Кстати, имя Белинского было упомянуто в черновом тексте статьи Гоголя, но не появилось в печати. О Белинском Гоголь писал: «В критиках Белинского, помещающихся в «Телескопе», виден вкус, хотя еще не образовавшийся, молодой и опрометчивый, но служащий порукою за будущее развитие, потому что основан на чувстве и душевном убеждении». Самое удивительное, что в письме А. Б., за которым скрывался Пушкин, было повторено то же самое, почти слово в слово, только молодость и опрометчивость были поставлены в упрек Гоголю как и неупоминание критик Белинского. «Жалею, писал А. Б., — что вы, говоря о «Телескопе», не упомянули о г. Белинском. Он обличает талант, подающий большую надежду...» У Гоголя, когда он прочитал это письмо, были основания обижаться на Пушкина: ссылки на молодость и юношеские заскоки автора статьи «О движении журнальной литературы» почти выдавали и имя автора ее — самым молодым сотрудником Пушкина был Гоголь. Вполне возможно, что с текстом письма А. Б. (или, во всяком случае, с его идеями) Пушкин был вынужден познакомить в Москве и Погодина и Шевырева.

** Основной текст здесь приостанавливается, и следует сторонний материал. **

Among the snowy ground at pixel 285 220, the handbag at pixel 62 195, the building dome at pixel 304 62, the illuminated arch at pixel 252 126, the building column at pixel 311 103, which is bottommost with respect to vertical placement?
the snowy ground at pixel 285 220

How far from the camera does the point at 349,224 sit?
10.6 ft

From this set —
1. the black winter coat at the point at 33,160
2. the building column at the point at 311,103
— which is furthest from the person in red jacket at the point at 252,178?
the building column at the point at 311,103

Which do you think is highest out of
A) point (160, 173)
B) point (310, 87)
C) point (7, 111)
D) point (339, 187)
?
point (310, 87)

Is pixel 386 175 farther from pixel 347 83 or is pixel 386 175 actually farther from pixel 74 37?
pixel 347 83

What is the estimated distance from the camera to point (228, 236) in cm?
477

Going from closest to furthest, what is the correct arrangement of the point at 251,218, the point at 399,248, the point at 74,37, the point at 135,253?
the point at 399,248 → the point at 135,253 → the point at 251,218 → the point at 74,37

Так или иначе, по он отмежевывался от Гоголя, и Гоголь, если не знал это, то чувствовал. В своей статье он косвенно задел и А. Ф. Смирдина, а со Смирдиным Пушкин уж вовсе не хотел ссориться. И несмотря на льстивые замечания в статье Гоголя о деятельности книгоиздателя Смирдина, несмотря на видимое отделение Смирдина от Сенковского, статья все же била и но Смирдину — прибыль от издания «Библиотеки» извлекал и он.

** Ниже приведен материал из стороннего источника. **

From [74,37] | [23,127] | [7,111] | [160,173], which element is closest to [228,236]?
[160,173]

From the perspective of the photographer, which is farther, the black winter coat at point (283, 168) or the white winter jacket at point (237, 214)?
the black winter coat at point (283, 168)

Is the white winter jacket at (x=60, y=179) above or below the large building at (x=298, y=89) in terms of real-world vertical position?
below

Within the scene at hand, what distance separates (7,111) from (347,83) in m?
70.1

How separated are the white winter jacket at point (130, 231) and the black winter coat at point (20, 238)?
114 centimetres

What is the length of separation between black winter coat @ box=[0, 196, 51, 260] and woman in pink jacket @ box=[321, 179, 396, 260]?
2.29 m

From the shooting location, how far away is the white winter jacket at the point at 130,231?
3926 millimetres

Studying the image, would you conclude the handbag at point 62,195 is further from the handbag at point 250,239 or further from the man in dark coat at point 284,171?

Было ли произнесено имя Гоголя как автора нашумевшей статьи в Москве и Петербурге, неизвестно. Думаем, что Пушкин скорей всего сохранил тайну авторства Гоголя, чтоб не подвести его. Об этом говорит тот факт, что Булгарин, откликнувшийся на первый номер пушкинского журнала в статье «Северной пчелы» от 6 июня 1836 года, еще не знал, по ком бить. Он бил наугад, он разил всех, на кого накопился его гнев, но более всего налегал на издателя, подозревая все же его в нанесении «Пчеле» кровных обид. «Пчела» заступалась не только за себя, но и за Сенковского, она гоголевские упреки в незнании Сенковским Востока переносила на Пушкина и ядовито спрашивала: «А разве вы, г. Издатель, в «Путешествии в Арзрум» обнаруживаете это знание?» На замечание гоголевской статьи о том, что у нас отстает поэзия, она восклицала: «Довольно странная жалоба со стороны Поэта!»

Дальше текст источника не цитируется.